> WHAT IS NEEDED
Please format the items below as a numbered list, leaving out any blank lines and omitting the pictures.

> MATERIAL FOR THIS EXERCISE
——

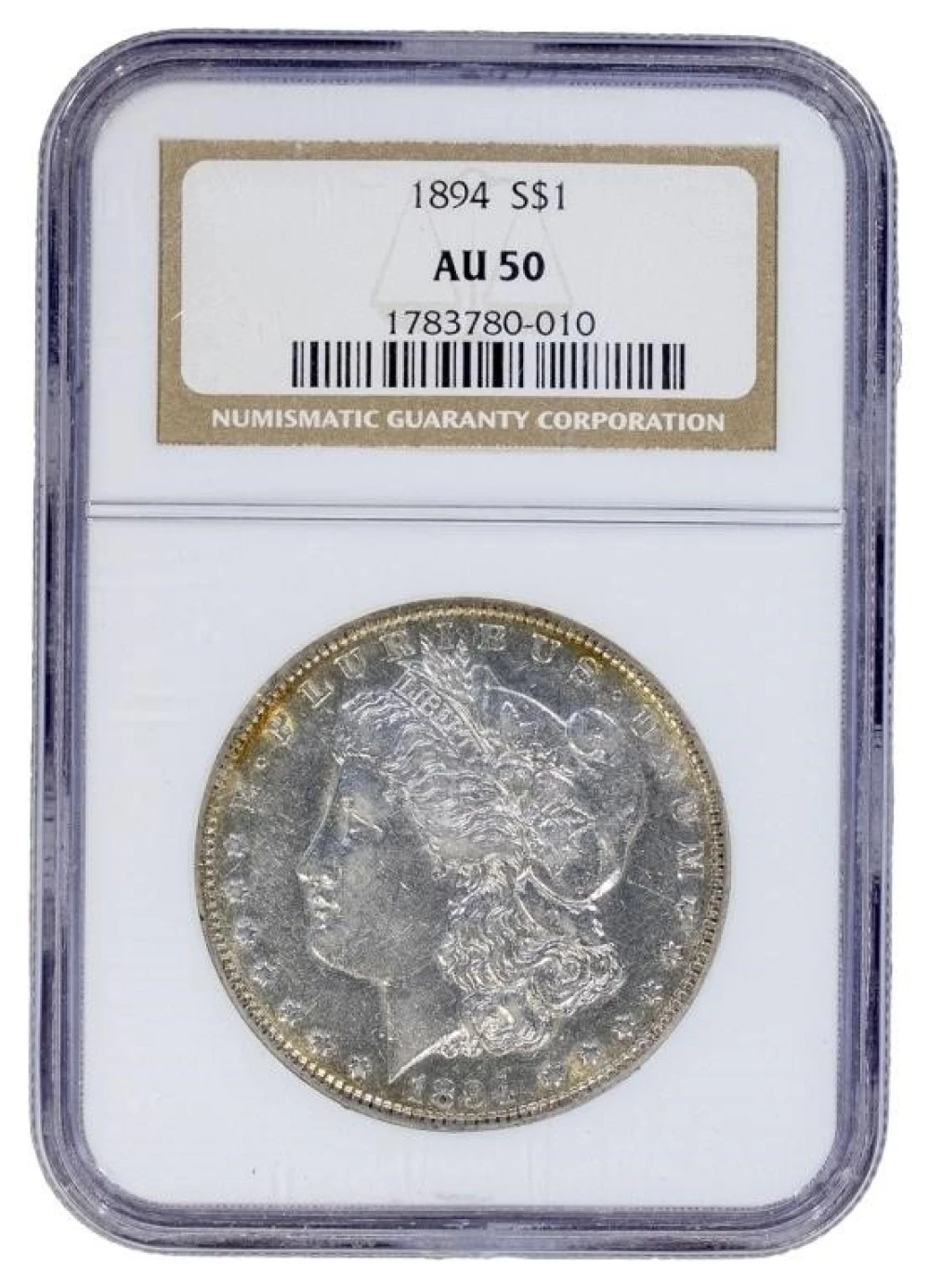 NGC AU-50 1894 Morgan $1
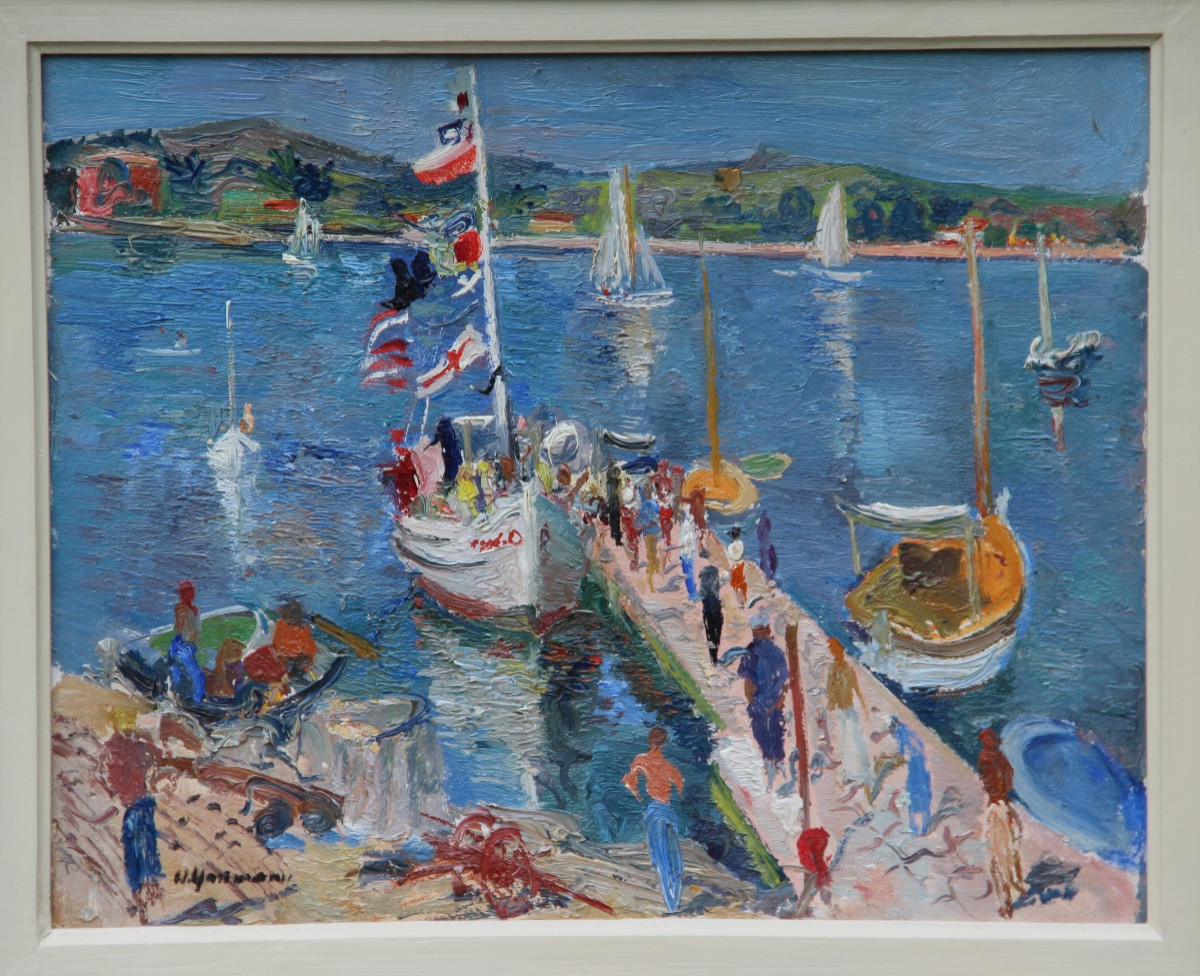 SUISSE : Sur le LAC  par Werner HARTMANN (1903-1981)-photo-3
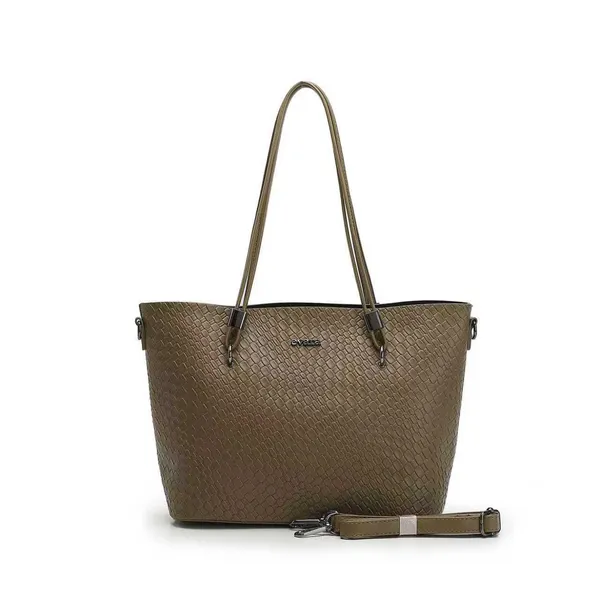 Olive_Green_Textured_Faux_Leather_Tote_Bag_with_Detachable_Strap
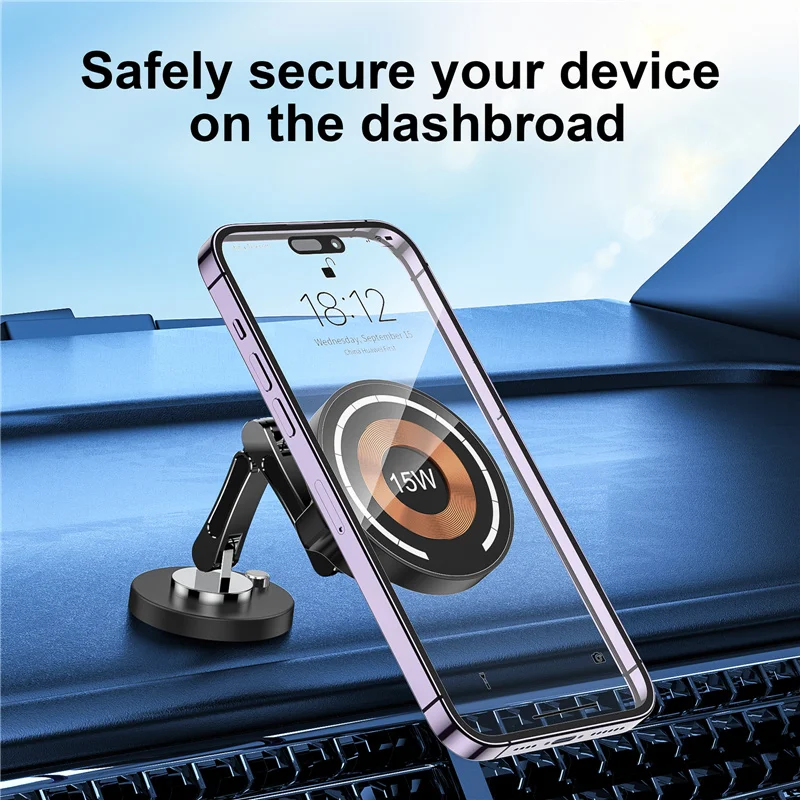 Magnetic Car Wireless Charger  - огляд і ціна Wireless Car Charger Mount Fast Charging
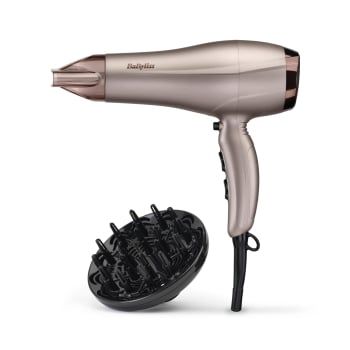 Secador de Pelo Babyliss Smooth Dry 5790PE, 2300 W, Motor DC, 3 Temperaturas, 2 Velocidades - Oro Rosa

——

> WRITTEN SOLUTION
1.  NGC AU-50 1894 Morgan $1
2.  SUISSE : Sur le LAC  par Werner HARTMANN (1903-1981)-photo-3
3.  Olive_Green_Textured_Faux_Leather_Tote_Bag_with_Detachable_Strap
4.  Magnetic Car Wireless Charger  - огляд і ціна Wireless Car Charger Mount Fast Charging
5.  Secador de Pelo Babyliss Smooth Dry 5790PE, 2300 W, Motor DC, 3 Temperaturas, 2 Velocidades - Oro Rosa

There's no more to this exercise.